Yüreğinde tarifi imkansız kıpırdanışların başladığı, gelecek ideallerinin filizlendiği anın adıdır gençlik. Gençlik gerçektir ve bir halkın gençliği o halkın gerçekliğidir. Biz Çerkes gençleri şüphesiz hiçbir koşul altında kabul edilemeyecek bir tarihin canlı tanıklarıyız, dünyada hiçbir canlının yaşamasını istemeyeceğimiz acılardan büyük pay sahibiyiz. Büyük sürgünde, Abhazya’da, Beslan’da ve günümüzde Çeçenya’da halen sürmekte olan trajediye sessiz kalmak istemiyoruz. Emperyalist sisteme karşı mücadelede gençliğin etkin rol oynadığı tarihe baktığımızda, topluma yönelik politikaların en fazla yoğunlaştığı kesimdir gençlik. Bu nedenle, emperyalist sistemin büyük çabası da, gençliği bu pozisyondan çıkartıp, sistemin eline almaktır. Çerkes gençliği de emperyalist kültür ekseninde kendi özgün kültürünü yaşayamamış, aksine geleceksizleştirmeyi yaşamaktadır. 

 

Çerkes Gençliği Siyasallaşmalıdır… 

Ulusal ve kültürel değerlerin gelişimini, toplumumuzun demokratik değerlerini, kendi öz kimliğimizi ifadelendirebildiğimiz alanlarda, sivil toplum kuruluşlarında, sorunlara çözüm gücü olabilen örgütlenmeler içerisinde, siyasetteki yerini almalıdır gençliğimiz. Kendi özgün örgütlülüğümüzü yaratmak başlıca tarihsel görevimizdir. Günümüzde değerlendirdiğimizde, gençliğimiz tanımladığımız çerçevenin gerisinde durmaktadır. Siyasetten kendini geri çekme anlayışı, bizi birbirimize de, yaşadığımız topluma da yabancılaştırmaktadır… Siyaseti sadece siyasi partiler olarak algılamak hazırlanan tuzağa düşmek demektir… Oysa ki siyaset, gerçekleri araştırıp gün yüzüne çıkartmak, tartışıp gelişip/geliştirmek, çıkarttığımız sonuçları sistematize edip programlı olarak yaşama sunmaktır. Siyasete bakışımız bu olmalıdır. Çerkes gençliği bu konuda avantajlıdır. Mevcut bir kitle gücü vardır ve talepleri vardır. Önemli olan, bu gücü programlar dahilinde harekete geçirebilmektir. Bunu gerçekleştirememek erimeyi yaşatır. Örgütlenme sözcüğü, bazı çevrelere propagandacı olmayı, sadece eylemler yapan grupları çağrıştırıyor. Bu bakışa sahip insanlara bizim toplumumuzda da sıkça rastlıyoruz. Biz bu kalıplaşmış bakış açısına karşın ideallerimizin birliktelikten yani örgütlülükten geçtiğini bıkmadan, usanmadan anlatmalıyız. 

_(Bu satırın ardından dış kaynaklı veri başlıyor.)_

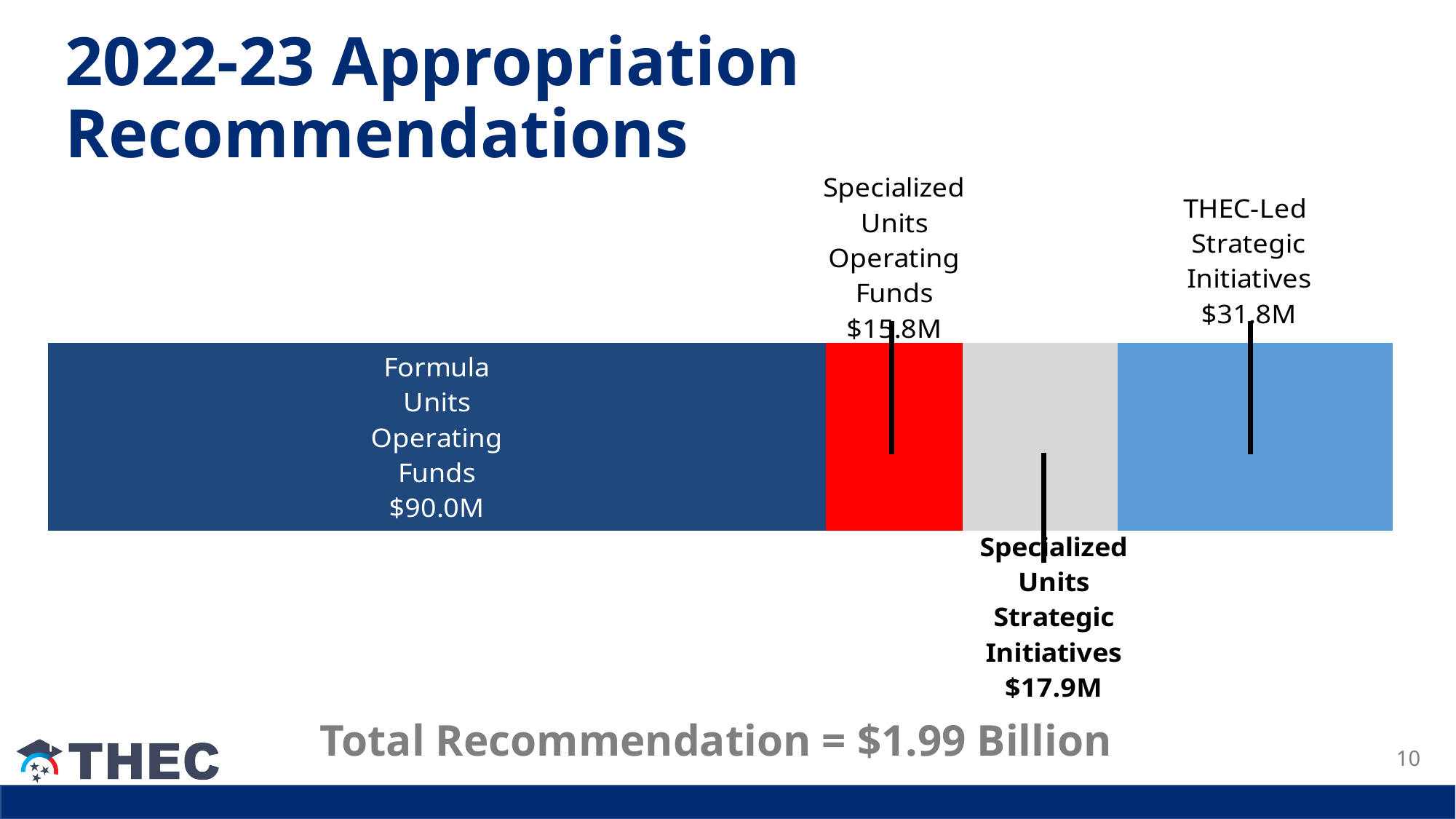
What kind of chart is shown on the slide? bar chart What is the value for Formula Units Operating Funds? $90.0M How many segments make up the bar? 4 What colour is the Specialized Units Operating Funds segment? red What total recommendation is stated below the chart? $1.99 Billion Which segment of the bar has the lowest value? Specialized Units Operating Funds What is the value for THEC-Led Strategic Initiatives? $31.8M Which is larger, THEC-Led Strategic Initiatives or Specialized Units Strategic Initiatives? THEC-Led Strategic Initiatives Which segment of the bar has the highest value? Formula Units Operating Funds What is the difference between Formula Units Operating Funds and THEC-Led Strategic Initiatives? $58.2M What is the value for Specialized Units Strategic Initiatives? $17.9M What is the difference between THEC-Led Strategic Initiatives and Specialized Units Strategic Initiatives? $13.9M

Örgütlenme; bir sınıf, cins, ulus, kültür vb. toplumsal kesimlerin amaçları için belirli ilkeler dahilinde bir araya gelmesi ve çalışmalar yürütmesidir. 

Gençlik ne için örgütlenecek? Neyi amaçlayacak? Görevleri neler olmalıdır? Bu görevlerini nasıl yerine getirmelidir? Bu sorulara vereceğimiz yanıtlar, aynı zamanda kuracağımız geleceğin başlangıcı olacaktır. 

O halde “UNUTMADIK, UNUTMAYACAĞIZ” sözcüklerinin moral ve duygu anlamı dışına çıkarak, bir başka yerden tarihe bakmak ve kurmak, gecikmiş görevlerimiz arasındadır.